Big Data

Big Data não é coisa do passado, o jeito que você analisa dados é

No contexto do marketing online é muito comum que termos e conceitos caiam em desuso ou sejam considerados “defasados”. Às vezes, essa ideia se deve mais a preconceitos, ou mesmo a modismos, que a fatos. Uma das vítimas dessa busca incessante por novidades (que nem sempre representam algo relevante) foi o termo Big Data.

Qualquer marca que trabalhe solidamente em marketing sabe que o conceito – muito utilizado em meados dos anos 2000 – ganhou status de proibido, antiquado. Mas…concretamente falando, será que isso é verdade? Uma rápida observação mostra que o Big Data nunca esteve tão presente em nossas atividades diárias quanto agora. Ora, como já falamos aqui, dados são o novo petróleo!

Big data – presente hoje sim!

A verdade é que o conceito de Big Data está mais presente do que nunca. Isso nos leva a uma questão importante: não é a ideia de Big Data que está defasada, mas sim a aplicação dela nos negócios.

Já falamos bastante por aqui sobre como a prática de analytics vem sendo decisiva para ações de marketing. Hoje, é injustificável realizar ações “às cegas” quando temos acesso a tantos dados úteis disponíveis. E o que é isto senão Big Data?

Mineração de dados e Big Data

Em tempos em que dados são o novo petróleo para ações de marketing, é importante investir na mineração de dados, uma variedade de técnicas automatizadas usadas para interrogar esses dados e fazer inferências das possíveis relações e significados.

Praticamente toda atividade online realizada pelos usuários deixam rastros que dão insights preciosos sobre seu comportamento: onde vivem? Com quem convivem? O que acessam? Com que objetivo? Quanto tempo passam na página X em relação à página Y?

O que estou fazendo errado?

Um dos motivos pelos quais o Big Data passou a ser considerado antiquado no marketing digital, além de uma tendência natural do meio a derrubar conceitos em busca do novo, foi a má utilização do conceito.

Sim, dados são uma fonte formidável de insights para traçar estratégias, mas isso não quer dizer que simplesmente obter os dados irá garantir 100% de efetividade em suas ações. Pelo contrário, o acúmulo de dados brutos sem a capacidade de processamento adequada gera apenas um clima de confusão dentro da empresa. Em outras palavras: marcas devem estar prontas para analisar dados.

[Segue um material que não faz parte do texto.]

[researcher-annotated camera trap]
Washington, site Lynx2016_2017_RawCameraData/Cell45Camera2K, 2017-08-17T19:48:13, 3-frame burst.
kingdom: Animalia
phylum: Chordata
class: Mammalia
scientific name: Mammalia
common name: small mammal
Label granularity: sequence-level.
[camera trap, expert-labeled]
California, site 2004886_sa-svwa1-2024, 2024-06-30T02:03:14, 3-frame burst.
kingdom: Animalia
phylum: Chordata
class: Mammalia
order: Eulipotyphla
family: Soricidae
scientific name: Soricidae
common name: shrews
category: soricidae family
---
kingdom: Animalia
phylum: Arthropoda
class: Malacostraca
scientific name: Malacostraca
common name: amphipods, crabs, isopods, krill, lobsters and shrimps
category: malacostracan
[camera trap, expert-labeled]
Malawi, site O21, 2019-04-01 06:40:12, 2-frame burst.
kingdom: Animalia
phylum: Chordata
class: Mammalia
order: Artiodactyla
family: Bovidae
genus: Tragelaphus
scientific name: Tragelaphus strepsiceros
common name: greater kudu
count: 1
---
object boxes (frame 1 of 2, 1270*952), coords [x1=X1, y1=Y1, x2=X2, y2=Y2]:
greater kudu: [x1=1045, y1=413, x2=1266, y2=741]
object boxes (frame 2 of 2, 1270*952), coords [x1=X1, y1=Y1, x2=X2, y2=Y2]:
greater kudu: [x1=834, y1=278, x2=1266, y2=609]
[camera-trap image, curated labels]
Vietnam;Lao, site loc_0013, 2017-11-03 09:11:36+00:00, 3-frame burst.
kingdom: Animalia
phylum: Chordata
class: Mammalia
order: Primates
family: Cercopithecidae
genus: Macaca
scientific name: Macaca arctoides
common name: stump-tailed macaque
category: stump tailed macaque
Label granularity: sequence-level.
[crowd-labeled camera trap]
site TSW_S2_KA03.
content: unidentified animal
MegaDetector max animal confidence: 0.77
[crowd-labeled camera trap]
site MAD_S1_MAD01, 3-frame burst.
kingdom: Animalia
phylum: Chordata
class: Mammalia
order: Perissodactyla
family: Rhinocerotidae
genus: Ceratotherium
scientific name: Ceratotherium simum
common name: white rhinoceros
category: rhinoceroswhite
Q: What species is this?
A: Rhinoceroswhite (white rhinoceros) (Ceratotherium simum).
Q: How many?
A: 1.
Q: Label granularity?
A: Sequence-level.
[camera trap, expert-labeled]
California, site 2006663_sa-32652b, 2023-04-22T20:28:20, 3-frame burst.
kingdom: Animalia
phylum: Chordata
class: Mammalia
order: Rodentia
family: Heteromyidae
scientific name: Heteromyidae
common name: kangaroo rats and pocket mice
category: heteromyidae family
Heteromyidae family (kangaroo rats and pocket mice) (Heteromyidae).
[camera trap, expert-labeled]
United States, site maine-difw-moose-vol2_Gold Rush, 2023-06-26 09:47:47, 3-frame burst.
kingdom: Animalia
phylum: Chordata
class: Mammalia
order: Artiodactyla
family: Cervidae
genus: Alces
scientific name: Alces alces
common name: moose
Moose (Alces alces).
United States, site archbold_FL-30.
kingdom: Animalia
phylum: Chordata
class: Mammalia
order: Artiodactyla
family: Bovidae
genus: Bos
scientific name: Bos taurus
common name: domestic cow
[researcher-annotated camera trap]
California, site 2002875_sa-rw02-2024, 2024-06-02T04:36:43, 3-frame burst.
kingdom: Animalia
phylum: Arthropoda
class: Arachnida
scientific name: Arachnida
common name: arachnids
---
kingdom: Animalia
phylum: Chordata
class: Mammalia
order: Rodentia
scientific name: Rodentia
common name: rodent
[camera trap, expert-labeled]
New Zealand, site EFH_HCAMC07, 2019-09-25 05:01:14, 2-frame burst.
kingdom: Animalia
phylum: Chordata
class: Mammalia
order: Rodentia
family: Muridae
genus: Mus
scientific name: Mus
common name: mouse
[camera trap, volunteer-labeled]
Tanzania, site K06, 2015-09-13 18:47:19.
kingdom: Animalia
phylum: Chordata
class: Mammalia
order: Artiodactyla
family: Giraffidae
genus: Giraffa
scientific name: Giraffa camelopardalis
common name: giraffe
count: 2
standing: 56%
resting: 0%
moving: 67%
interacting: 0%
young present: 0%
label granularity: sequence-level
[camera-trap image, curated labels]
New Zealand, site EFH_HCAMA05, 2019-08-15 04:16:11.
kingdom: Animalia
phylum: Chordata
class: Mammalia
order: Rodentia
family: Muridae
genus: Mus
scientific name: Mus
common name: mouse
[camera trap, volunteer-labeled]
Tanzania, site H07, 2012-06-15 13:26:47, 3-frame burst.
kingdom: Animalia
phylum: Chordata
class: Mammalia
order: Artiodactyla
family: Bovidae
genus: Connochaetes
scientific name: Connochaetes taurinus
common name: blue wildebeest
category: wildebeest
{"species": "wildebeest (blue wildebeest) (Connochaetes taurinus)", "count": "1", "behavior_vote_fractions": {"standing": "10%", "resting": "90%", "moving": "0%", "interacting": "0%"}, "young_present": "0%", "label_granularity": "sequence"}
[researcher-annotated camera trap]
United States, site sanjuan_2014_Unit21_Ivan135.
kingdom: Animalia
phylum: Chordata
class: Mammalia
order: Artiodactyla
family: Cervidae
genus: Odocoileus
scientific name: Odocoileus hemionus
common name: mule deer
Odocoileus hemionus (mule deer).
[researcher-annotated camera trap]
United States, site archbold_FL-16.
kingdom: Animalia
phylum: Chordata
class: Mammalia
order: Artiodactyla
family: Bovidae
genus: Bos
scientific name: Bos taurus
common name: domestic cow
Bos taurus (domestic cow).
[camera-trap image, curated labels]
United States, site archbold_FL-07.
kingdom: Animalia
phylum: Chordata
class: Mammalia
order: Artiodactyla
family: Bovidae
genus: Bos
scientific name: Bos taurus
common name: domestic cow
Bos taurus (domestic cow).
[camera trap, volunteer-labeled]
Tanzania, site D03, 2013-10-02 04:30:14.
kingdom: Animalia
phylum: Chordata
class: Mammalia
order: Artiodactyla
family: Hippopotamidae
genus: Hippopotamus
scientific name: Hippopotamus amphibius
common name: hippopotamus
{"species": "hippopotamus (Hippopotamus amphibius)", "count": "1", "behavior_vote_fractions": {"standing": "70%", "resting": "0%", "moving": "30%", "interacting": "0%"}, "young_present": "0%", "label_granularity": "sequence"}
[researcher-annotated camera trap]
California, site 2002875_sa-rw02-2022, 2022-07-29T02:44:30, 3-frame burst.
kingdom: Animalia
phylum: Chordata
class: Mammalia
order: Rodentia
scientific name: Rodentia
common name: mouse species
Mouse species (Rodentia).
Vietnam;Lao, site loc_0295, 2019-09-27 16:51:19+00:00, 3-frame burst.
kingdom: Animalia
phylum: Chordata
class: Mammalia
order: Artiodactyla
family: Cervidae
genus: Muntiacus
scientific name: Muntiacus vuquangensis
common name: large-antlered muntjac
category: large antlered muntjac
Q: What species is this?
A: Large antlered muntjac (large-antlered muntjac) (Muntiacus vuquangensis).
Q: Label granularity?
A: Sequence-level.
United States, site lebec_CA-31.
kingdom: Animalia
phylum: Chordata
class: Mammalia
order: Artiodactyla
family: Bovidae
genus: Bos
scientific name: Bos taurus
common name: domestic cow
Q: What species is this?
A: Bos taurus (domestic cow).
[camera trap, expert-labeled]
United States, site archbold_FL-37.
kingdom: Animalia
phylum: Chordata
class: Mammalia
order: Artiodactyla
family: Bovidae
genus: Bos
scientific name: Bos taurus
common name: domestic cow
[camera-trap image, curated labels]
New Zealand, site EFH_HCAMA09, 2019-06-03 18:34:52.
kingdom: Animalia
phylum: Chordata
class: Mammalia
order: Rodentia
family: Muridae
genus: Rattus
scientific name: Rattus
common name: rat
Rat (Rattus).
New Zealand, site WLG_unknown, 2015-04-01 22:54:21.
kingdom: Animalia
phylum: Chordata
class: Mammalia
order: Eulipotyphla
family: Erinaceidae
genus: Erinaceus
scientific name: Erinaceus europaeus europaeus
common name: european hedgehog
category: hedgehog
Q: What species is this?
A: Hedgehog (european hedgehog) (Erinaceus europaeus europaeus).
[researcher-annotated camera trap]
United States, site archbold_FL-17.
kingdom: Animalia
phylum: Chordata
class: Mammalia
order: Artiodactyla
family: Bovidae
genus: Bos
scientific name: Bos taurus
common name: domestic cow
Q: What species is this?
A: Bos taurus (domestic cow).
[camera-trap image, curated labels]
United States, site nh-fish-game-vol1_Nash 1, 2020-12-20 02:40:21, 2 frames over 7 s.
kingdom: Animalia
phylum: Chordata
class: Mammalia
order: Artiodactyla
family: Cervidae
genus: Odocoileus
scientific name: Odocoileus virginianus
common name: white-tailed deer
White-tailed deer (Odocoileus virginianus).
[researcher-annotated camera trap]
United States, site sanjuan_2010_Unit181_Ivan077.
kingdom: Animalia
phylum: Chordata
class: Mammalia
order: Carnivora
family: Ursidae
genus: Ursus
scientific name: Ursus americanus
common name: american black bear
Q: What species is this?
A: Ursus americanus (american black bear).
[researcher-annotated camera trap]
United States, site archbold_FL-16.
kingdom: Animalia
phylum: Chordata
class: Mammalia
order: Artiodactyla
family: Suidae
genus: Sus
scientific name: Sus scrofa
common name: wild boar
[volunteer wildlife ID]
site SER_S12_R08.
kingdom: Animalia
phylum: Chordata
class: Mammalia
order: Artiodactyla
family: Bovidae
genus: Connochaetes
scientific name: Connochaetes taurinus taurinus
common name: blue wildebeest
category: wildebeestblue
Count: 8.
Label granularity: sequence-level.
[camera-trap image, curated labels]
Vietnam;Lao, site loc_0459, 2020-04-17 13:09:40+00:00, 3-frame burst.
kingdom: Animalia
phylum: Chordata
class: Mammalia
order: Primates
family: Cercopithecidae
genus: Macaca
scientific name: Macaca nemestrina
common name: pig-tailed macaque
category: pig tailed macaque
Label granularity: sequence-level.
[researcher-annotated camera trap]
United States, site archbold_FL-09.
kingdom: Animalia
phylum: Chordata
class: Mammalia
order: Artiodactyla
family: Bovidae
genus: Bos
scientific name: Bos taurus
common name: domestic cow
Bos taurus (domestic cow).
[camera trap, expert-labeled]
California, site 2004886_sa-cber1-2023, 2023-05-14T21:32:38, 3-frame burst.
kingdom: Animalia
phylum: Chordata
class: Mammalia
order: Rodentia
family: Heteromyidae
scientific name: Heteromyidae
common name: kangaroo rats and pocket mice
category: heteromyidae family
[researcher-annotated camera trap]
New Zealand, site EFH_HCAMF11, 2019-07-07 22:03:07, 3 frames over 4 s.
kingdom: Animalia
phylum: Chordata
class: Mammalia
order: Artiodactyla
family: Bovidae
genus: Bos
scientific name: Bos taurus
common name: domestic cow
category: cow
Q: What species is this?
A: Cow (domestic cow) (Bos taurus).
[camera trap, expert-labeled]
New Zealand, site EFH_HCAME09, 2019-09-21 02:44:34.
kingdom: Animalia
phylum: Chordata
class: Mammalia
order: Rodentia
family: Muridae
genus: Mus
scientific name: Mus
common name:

Posicionamento preditivo com o Big Data

É neste ponto que reside a importância de um alinhamento preditivo da estratégia de marketing. O processamento de todas estas informações nos ajuda a definir ações futuras de modo a conquistar não só o sucesso em efetuação de vendas, mas também na fidelização dos consumidores.

Como observa o cientista de dados Steven Finlay, “uma organização que implementa bem a análise preditiva pode esperar melhorias em seus processos comerciais na casa de 20-30%, ou superior a isso em alguns casos específicos”.

Traçando insights relevantes dos diferentes perfis do seu público consumidor, podemos criar ações de marketing online personalizadas de acordo com seus diferentes interesses e dores relacionados ao produto ou serviço em questão.

Este perfilamento preditivo do cliente ajuda a aumentar ainda mais a efetividade das ações de marketing online. Tudo graças a quem? Ao Big Data!